Pas tous, mais presque tous, dit Éve en riant.

— Vous n’avez pas connu Judith Rouvain, par hasard, Nilka ? demanda Léona !

— Oui… J’ai connu Judith Rouvain… balbutia Nilka.

Judith Rouvain !… Que de souvenirs ce nom évoquait chez elle !

— C’est une sorte de vipère Judith Rouvain, affirma Éve

— Oui, je sais, répondit Nilka. Elle m’a dit être la fiancée de ce M. Laventurier dont je vous parlais tout à l’heure.

— Ah ! fit Éve. Fiancée de M. Laventurier… tandis qu’elle aime follement et secrètement M. Paul Fiermont, qui ne s’en doute pas d’ailleurs, et qui se soucie de Judith Rouvain comme je me soucie moi de… l’homme que nous venons de croiser sur le chemin. M. Fiermont est charmant, vous savez, Nilka, reprit-elle ; aimable, très courtois, gentil on ne peut plus ; de fait il est presque parfait.

Nilka se mit à rire.

— Éve, j’ai souvent, très souvent, entendu énumérer les qualités de M. Fiermont, par « tante Berthe » dit-elle.

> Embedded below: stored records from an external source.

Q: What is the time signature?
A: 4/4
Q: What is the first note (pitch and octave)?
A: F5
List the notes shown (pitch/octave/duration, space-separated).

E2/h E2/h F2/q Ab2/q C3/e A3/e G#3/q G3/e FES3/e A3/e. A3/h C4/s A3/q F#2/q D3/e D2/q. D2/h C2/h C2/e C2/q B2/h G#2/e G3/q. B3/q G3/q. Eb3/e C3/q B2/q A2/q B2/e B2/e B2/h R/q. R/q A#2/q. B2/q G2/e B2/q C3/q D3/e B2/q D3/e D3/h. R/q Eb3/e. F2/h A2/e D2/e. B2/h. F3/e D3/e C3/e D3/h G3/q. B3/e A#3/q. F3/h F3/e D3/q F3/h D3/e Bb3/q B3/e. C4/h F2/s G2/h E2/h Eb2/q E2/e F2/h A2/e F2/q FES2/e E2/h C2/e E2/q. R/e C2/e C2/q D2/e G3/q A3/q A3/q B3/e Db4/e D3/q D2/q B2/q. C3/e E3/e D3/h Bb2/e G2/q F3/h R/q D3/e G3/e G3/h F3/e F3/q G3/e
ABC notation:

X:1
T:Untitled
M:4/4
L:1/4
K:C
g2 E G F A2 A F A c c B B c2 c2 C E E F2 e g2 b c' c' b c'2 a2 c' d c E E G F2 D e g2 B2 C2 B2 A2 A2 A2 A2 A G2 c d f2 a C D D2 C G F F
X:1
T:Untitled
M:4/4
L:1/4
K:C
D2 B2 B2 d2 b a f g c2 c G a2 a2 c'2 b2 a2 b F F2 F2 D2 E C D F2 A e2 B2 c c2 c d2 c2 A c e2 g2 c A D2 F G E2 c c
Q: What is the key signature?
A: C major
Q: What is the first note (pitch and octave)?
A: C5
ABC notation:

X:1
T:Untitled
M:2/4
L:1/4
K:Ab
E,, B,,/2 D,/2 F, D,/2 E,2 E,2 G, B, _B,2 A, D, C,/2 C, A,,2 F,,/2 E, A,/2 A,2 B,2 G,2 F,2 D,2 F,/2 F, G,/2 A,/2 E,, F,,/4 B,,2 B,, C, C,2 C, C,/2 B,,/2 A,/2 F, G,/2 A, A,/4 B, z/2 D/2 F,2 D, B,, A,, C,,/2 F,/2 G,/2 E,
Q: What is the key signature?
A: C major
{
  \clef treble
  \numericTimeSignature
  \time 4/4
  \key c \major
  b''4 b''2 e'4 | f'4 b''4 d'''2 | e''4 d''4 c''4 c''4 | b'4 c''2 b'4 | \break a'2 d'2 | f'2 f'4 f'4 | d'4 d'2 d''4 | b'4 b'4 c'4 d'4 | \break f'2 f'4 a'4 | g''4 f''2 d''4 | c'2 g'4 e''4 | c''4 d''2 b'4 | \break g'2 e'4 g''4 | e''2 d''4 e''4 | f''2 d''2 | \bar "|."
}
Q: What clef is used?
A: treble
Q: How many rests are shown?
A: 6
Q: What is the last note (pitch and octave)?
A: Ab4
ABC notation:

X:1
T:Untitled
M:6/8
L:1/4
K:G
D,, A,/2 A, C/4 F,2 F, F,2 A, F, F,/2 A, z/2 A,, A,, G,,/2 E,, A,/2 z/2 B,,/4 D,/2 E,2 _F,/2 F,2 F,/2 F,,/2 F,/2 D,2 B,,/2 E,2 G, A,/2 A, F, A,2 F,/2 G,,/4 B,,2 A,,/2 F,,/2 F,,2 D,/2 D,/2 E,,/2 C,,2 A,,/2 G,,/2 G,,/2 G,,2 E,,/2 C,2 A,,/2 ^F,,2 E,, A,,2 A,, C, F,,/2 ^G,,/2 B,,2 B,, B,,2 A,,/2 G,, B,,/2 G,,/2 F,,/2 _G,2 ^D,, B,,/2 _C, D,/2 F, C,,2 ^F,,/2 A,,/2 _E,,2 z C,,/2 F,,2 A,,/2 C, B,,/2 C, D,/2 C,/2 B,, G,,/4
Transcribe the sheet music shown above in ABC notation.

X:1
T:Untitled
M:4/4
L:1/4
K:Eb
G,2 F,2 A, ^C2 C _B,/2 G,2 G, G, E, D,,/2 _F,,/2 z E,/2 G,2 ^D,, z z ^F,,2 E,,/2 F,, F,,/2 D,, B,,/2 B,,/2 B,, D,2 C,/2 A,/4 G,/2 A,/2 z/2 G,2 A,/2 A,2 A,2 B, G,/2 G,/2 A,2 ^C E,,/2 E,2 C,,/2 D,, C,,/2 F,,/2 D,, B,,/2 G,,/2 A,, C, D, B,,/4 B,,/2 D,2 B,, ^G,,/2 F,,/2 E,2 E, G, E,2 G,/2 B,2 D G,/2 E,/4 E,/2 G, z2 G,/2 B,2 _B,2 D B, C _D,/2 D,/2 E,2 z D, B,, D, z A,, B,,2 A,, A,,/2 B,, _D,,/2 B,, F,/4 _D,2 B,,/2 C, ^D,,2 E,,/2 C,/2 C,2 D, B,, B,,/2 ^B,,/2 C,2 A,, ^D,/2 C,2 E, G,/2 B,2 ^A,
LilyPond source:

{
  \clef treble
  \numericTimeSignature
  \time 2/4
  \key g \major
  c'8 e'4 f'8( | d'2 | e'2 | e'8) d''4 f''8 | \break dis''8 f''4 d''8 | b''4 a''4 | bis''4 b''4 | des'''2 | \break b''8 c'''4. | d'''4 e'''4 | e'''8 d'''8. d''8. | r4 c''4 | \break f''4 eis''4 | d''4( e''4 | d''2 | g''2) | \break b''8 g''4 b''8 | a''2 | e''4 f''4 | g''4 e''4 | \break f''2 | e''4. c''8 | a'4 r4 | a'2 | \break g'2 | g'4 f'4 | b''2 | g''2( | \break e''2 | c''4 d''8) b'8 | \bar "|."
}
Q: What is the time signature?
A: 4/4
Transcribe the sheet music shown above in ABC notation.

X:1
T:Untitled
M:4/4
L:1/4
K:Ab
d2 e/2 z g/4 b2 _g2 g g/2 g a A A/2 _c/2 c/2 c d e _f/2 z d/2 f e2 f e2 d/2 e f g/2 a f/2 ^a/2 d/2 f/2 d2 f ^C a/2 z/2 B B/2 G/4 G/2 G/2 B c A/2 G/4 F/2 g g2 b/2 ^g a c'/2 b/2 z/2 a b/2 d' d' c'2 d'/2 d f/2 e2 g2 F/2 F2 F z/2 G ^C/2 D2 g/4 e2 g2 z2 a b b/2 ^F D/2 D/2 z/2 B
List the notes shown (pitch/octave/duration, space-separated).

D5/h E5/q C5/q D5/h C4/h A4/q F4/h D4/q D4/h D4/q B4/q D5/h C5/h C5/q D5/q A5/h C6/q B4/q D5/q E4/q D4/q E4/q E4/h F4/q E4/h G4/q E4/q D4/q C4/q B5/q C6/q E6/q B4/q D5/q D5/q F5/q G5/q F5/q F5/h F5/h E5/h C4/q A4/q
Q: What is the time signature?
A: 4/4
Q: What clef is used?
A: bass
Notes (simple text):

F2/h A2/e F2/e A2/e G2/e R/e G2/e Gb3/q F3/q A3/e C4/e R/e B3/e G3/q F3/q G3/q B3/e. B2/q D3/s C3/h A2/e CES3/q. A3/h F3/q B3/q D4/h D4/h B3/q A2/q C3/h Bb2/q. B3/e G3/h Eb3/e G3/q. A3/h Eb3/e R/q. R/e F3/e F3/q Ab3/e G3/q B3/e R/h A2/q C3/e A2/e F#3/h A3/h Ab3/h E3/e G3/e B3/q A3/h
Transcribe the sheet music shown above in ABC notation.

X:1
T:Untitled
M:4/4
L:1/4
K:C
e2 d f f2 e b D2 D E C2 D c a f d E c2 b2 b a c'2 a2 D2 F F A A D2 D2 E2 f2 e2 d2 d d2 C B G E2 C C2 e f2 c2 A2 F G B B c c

— « Tante Berthe » Ah ! oui ; elle adore son « neveu », dit Léona. Mais pour revenir à Estelle, savez-vous, Nilka, qu’elle devait venir nous voir, cet été ? Malheureusement, les Delherbe ont changé d’idée : ils se dirigeront plutôt vers le Nord-Ouest, et c’est, comme disent les navigateurs de ces régions, tout à fait sur un autre « rhim d’vent », ajouta-t-elle en riant.

— Je gage que Nilka ne sait pas ce que c’est qu’un « rhim d’vent » ! fit Éve, en éclatant de rire.

— Je ne le sais certainement pas. Qu’est-ce donc ?

— « Rhim d’vent », cela signifie : « rhumb de vent ». Mais, par ici, on a de singulières expressions, de singulières croyances ; vous avez dû vous en apercevoir, Nilka, fit Ève.

— Si ça jase, cette jeunesse, hein, Cédulie ! s’écria, en riant, Raphaël Brisant, se tournant du côté de sa femme en désignant les jeunes filles.

— Mais, oui ! répondit Cédulie. Ça jase et ça s’amuse. Tant mieux !

— Imaginez-vous, M. Brisant, dit Léona, que nous avons découvert que nous connaissions les mêmes jeunes filles, les mêmes messieurs, dans la ville de Québec, Nilka et nous !

— Et nous avons tant de choses à dire que nous ne parviendrons jamais à tout dire, fit Ève, hormis de causer ensemble nuit et jour, pendant la visite de Nilka à Koberval.

— Alors, il faudra venir nous rendre visite à L’épave, répondit Nilka, et là, nous continuerons notre conversation. Rien ne nous serait plus agréable, à père et à moi, que de vous recevoir.

— Nilka, dit Éve, en simulant un air grave, ne nous invitez pas, si vous n’avez réellement le désir de nous recevoir… Je vous en avertis, en amie, car nous irons sûrement, Léona et moi.

— Je l’espère que vous viendrez ; je l’espère de tout mon cœur ! Venez pour huit jours, quinze jours, si vous le pouvez ; plus vous resterez longtemps, plus je serai heureuse.

— Un de ces bons dimanches, mon mari et moi nous vous conduirons à L’épave, Léona et Ève, promit Cédulie, et nous vous laisserons là.

— Oh ! Quel bonheur ! s’écrièrent les trois jeunes filles, en chœur.

— En attendant, reprit Cédulie, voici un endroit splendide, où nous allons faire la dinette.

Les chevaux furent arrêtés, puis dételés. On devait passer une heure ou deux en cet endroit, afin de se reposer de la voiture.

On dina de bon appétit sur un rocher plat, qui fut recouvert de journaux, en guise de nappe, puis, après s’être délassé un peu, on remonta en voiture et les chevaux, bien reposés, repartirent, grand train.

À deux heures précises, on arrivait à la Pointe Bleue.